* _Task instructions_: Word for word, restate each of the entries below, and drop every picture.

(Extracted page text data)

****************

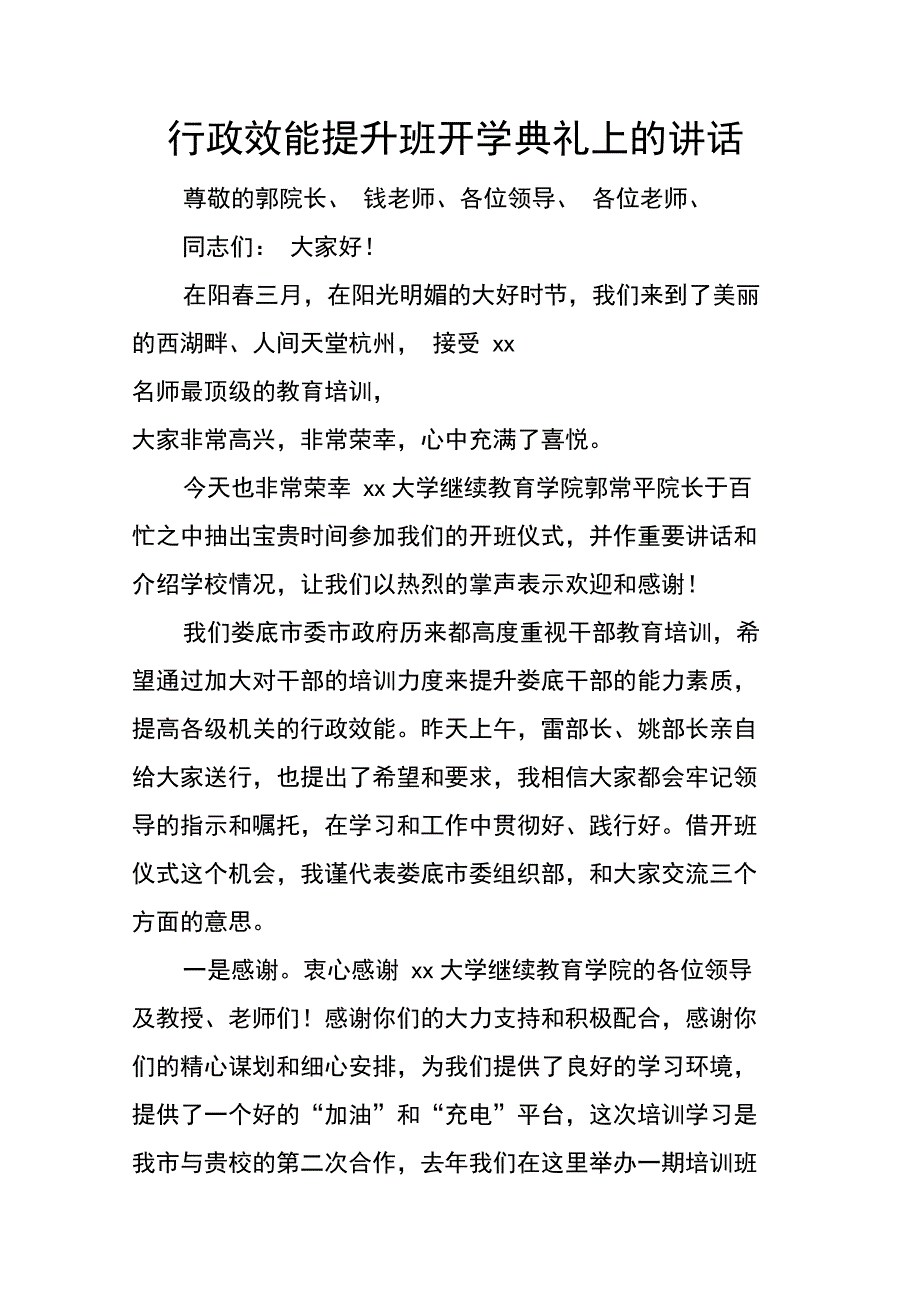 行政效能提升班开学典礼上的讲话

尊敬的郭院长、 钱老师、各位领导、 各位老师、

同志们： 大家好！

在阳春三月，在阳光明媚的大好时节，我们来到了美丽的西湖畔、人间天堂杭州， 接受 xx
名师最顶级的教育培训，
大家非常高兴，非常荣幸，心中充满了喜悦。

今天也非常荣幸 xx 大学继续教育学院郭常平院长于百忙之中抽出宝贵时间参加我们的开班仪式，并作重要讲话和介绍学校情况，让我们以热烈的掌声表示欢迎和感谢！

我们娄底市委市政府历来都高度重视干部教育培训，希望通过加大对干部的培训力度来提升娄底干部的能力素质，提高各级机关的行政效能。昨天上午，雷部长、姚部长亲自给大家送行，也提出了希望和要求，我相信大家都会牢记领导的指示和嘱托，在学习和工作中贯彻好、践行好。借开班仪式这个机会，我谨代表娄底市委组织部，和大家交流三个方面的意思。

一是感谢。衷心感谢 xx 大学继续教育学院的各位领导及教授、老师们！感谢你们的大力支持和积极配合，感谢你们的精心谋划和细心安排，为我们提供了良好的学习环境，提供了一个好的“加油”和“充电”平台，这次培训学习是我市与贵校的第二次合作，去年我们在这里举办一期培训班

****************

* _Task output_:
 行政效能提升班开学典礼上的讲话

尊敬的郭院长、 钱老师、各位领导、 各位老师、

同志们： 大家好！

在阳春三月，在阳光明媚的大好时节，我们来到了美丽的西湖畔、人间天堂杭州， 接受 xx
名师最顶级的教育培训，
大家非常高兴，非常荣幸，心中充满了喜悦。

今天也非常荣幸 xx 大学继续教育学院郭常平院长于百忙之中抽出宝贵时间参加我们的开班仪式，并作重要讲话和介绍学校情况，让我们以热烈的掌声表示欢迎和感谢！

我们娄底市委市政府历来都高度重视干部教育培训，希望通过加大对干部的培训力度来提升娄底干部的能力素质，提高各级机关的行政效能。昨天上午，雷部长、姚部长亲自给大家送行，也提出了希望和要求，我相信大家都会牢记领导的指示和嘱托，在学习和工作中贯彻好、践行好。借开班仪式这个机会，我谨代表娄底市委组织部，和大家交流三个方面的意思。

一是感谢。衷心感谢 xx 大学继续教育学院的各位领导及教授、老师们！感谢你们的大力支持和积极配合，感谢你们的精心谋划和细心安排，为我们提供了良好的学习环境，提供了一个好的“加油”和“充电”平台，这次培训学习是我市与贵校的第二次合作，去年我们在这里举办一期培训班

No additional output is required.